Eks HGU Kotabunan Terdata Jelas, Namun Lokasi Fisik Masih Misteri, BPN Boltim Riwayat Hak Jelas Penentuan Titik Koordinat Sedang Dikerjakan

BOLTIM Sulawesi Utara — Keberadaan lahan eks Hak Guna Usaha (HGU) Kotabunan milik PT Kebondian Tapaibiken di Desa Kotabunan, Kabupaten Boltim, memang tercatat resmi dalam arsip pertanahan daerah. Namun hingga kini, Kantor Pertanahan (BPN) Boltim masih terus berupaya menetapkan titik koordinat persis di mana bidang tanah tersebut berada secara fisik di lapangan. Proses verifikasi ini menjadi langkah krusial untuk membuka tabir status pertanahan yang masa berlakunya telah berakhir sejak 16 tahun lalu.
Kepala BPN Boltim, Candra Husain, membenarkan bahwa berdasarkan dokumen pertanahan yang sedang ditelusuri, HGU tersebut diterbitkan pada tahun 1975 oleh Kementerian Dalam Negeri (Kemendagri). Pemegang hak pertama tercatat atas nama Willem Paulus Nayoan.
“Jadi ini sertifikat keluar tahun 1975 oleh Kemendagri. Ini pemegang hak Willem Paulus Nayoan,” ujar Candra saat memberikan keterangan kepada wartawan, Rabu (19/8/2026).
Data administrasi menunjukkan, HGU PT Kebondian Tapaibikin terdiri dari tiga sertifikat dengan total luasan 53,5868 hektare, terbagi menjadi sekitar 39 hektare, 10 hektare, dan 5 hektare, dengan komoditas tanaman kelapa. Masa berlakunya telah berakhir pada 31 Desember 2010, sehingga sejak tahun 2026 ini status hukumnya sudah tidak berlaku selama kurang lebih 16 tahun.
Riwayat peralihan hak pun tercatat: pada tahun 1976, terjadi transaksi jual beli di hadapan PPAT Bambang Triyono di Jakarta, yang kemudian mengubah nama pemegang hak menjadi Portunatus Lumintang.
Meski jejak administratif lengkap, tantangan utama BPN Boltim adalah menemukan lokasi fisik yang tepat. Dokumen era 1970-an tidak dilengkapi koordinat GPS seperti standar pemetaan modern saat ini, sehingga penentuan batas dan lokasi tidak bisa hanya mengandalkan arsip semata.
“Makanya harus diadakan penataan di lapangan. Belum tahu letak persisnya,” tegas Candra.

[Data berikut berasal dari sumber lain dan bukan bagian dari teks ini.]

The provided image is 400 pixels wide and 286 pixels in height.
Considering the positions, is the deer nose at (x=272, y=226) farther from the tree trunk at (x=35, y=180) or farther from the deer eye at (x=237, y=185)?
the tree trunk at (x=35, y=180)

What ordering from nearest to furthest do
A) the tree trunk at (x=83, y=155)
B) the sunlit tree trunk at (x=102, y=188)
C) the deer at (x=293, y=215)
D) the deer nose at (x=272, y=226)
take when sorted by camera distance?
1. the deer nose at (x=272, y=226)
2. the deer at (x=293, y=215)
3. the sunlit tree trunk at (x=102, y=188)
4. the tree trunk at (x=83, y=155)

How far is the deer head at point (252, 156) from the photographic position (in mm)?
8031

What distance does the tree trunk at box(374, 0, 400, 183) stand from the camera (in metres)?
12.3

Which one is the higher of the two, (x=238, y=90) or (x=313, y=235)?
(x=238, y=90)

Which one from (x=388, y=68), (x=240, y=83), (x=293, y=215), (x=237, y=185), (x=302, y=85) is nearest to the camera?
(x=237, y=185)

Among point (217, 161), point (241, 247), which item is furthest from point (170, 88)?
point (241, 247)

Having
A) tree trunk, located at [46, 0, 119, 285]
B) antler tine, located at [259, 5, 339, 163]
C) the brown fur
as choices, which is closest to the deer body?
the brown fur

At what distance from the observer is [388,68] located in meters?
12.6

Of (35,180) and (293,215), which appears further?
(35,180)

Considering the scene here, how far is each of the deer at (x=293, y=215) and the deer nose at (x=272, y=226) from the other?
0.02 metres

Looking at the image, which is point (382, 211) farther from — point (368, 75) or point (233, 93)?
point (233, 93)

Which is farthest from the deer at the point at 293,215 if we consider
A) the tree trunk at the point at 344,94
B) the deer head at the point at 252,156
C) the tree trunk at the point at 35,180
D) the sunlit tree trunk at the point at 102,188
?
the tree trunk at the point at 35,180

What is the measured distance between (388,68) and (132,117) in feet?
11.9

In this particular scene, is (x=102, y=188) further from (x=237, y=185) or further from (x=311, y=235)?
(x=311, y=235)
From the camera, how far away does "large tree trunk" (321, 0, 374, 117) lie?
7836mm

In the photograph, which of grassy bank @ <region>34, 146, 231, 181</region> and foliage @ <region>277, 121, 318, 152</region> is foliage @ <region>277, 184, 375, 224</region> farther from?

Ia menduga, identifikasi lokasi pada masa lalu kemungkinan besar hanya berdasarkan keterangan pemegang hak, bukan pengukuran koordinat yang akurat. Kondisi inilah yang membuat BPN Sulawesi Utara perlu melakukan peninjauan pada tahun 2012 dan 2022 untuk memastikan pemanfaatan lahan masih sesuai peruntukannya. Sejak tahun 2012, lahan ini sudah dimasukkan dalam kategori tanah terindikasi terlantar.
Untuk mengatasi kendala tersebut, BPN Boltim akan segera mendatangi pihak-pihak yang saat ini menguasai tanah di kawasan yang diduga sebagai bekas HGU. Data penguasaan fisik tersebut akan dicocokkan dengan dokumen historis, riwayat peralihan hak, serta data administrasi pertanahan.
“Kami tidak sembarang mau ambil tanah orang. Kami tanya di mana penguasaan tanah mereka, kami data semua. Mana yang bekas-bekas HGU yang sudah dikuasai atau sudah dijualbelikan, kami tanya, baru kami dapat petakan,” terang Candra dengan tegas.
Proses penataan dan verifikasi lapangan ini diharapkan dapat memberikan peta penguasaan tanah yang transparan dan akurat di kawasan Kotabunan. Dengan mencocokkan dokumen historis, data administrasi, kondisi penguasaan saat ini, serta batas-batas fisik di lapangan, BPN Boltim berupaya memberikan kejelasan: di mana letak eks HGU Kebondian, siapa saja yang menguasainya sekarang, dan bagaimana status pertanahannya setelah masa HGU berakhir.
Upaya penentuan koordinat ini menjadi bukti nyata komitmen BPN dalam memberikan kepastian hukum pertanahan, meski harus menghadapi keterbatasan data teknis dari era lampau. Masyarakat setempat diharapkan bersabar dan berkooperasi dalam proses pendataan agar solusi terbaik dapat tercapai bagi semua pihak yang berkepentingan.